Ultimately, the committee reached a conclusion about the Fourth Ward seat earlier this week –– they nominated Mehler to fill the vacancy.
Before the official swearing in, Sims and her supporters urged council members to reconsider the nomination.
Residents including Carol Chock ’85 spoke to the council about Sims’ strengths.
“[Katie] understands the need to get situated — to listen and learn, first — before making big changes,” Chock said.
Despite this final push for a reconsideration, Mehler earned the final vote 6 to 3, under his platform of strengthening civic connections between the student body and city government.
“This term, I hope to get as many folks connected to the city government as possible,” Mehler said, directly before his official appointment at Wednesday’s meeting.
Immediately following the vote, Mehler was sworn in. The swearing in marked the first time that Mayor Svante Myrick ’09 facilitated an oath of office virtually. Mehler’s term will officially begin at next week’s Common Council meeting and he will serve until December 2022.
Following those proceedings, council turned to discuss installing 5G cell towers and antennae around Ithaca.
Earlier this year, the council approved an agreement with Verizon to install small cell and wireless facilities with 4G and 5G capabilities around Ithaca.
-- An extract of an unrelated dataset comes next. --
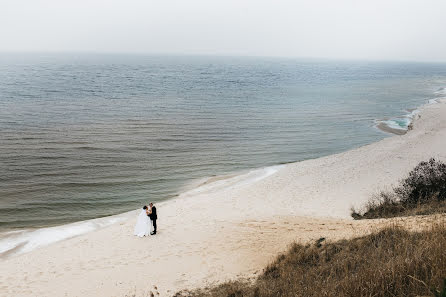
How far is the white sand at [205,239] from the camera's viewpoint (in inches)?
474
Proponents of 5G say these cell towers provide the infrastructure for improved speed and more reliable internet connection.
During this week’s meeting, the council voted on the guidelines and restrictions that Verizon — and all future telecommunications developers — will have to follow.
These restrictions come after significant concern among Ithaca residents over health risks claimed to be associated with 5G service. Even as scientists and safety advisory boards alike emphasize the safety of the cellular service, concern over 5G has also drawn concern on a national level.
Still, for more than an hour, Ithaca residents and telecommunications safety advocates voiced their concerns to the council over potential adverse health effects from the service towers. These individuals urged the council to increase the required minimum distance between these 5G facilities and residential areas from the proposed 250 feet to 1,500 feet.
Dr. Cindy Russell, the founder of national organization Physicians for Safe Technology, a group of physicians raising awareness for health risks that come with technology, advocated for maintaining a distance of 1,500 feet between cell towers and housing, arguing that wireless technology emits environmental and biological toxins.
Local resident Lisa Bertuzzi also shared her public health concerns with the council.
“It is one thing to drive by a tower, but another one, altogether, to spend seven, and sometimes 24-hours a day, near one,” Bertuzzi said. “This is why I urge you to increase the setback to 1,500 feet for all schools and daycares.”
When it came time for members of the council to vote, Cynthia Brock (D-1st Ward) argued in support of increasing the limit.
“Given the distances and our environment, I think that we could adequately be served with towers with a 500-foot setback, respecting people’s concerns with regards to aesthetic values and also allowing for expanded coverage,” Brock said.
Despite the opposition from Brock and Ducson Nyugen (D-2nd Ward), the council approved the ordinance to implement 5G services throughout Ithaca with a 250-foot setback limit. The approval marks the end of a months-long debate in Ithaca over the 5G services.
The council also discussed plans to develop Inlet Island in Ithaca with affordable housing and recreation attractions, and unanimously passed a resolution to officially denounce Texas’s SB8 abortion law.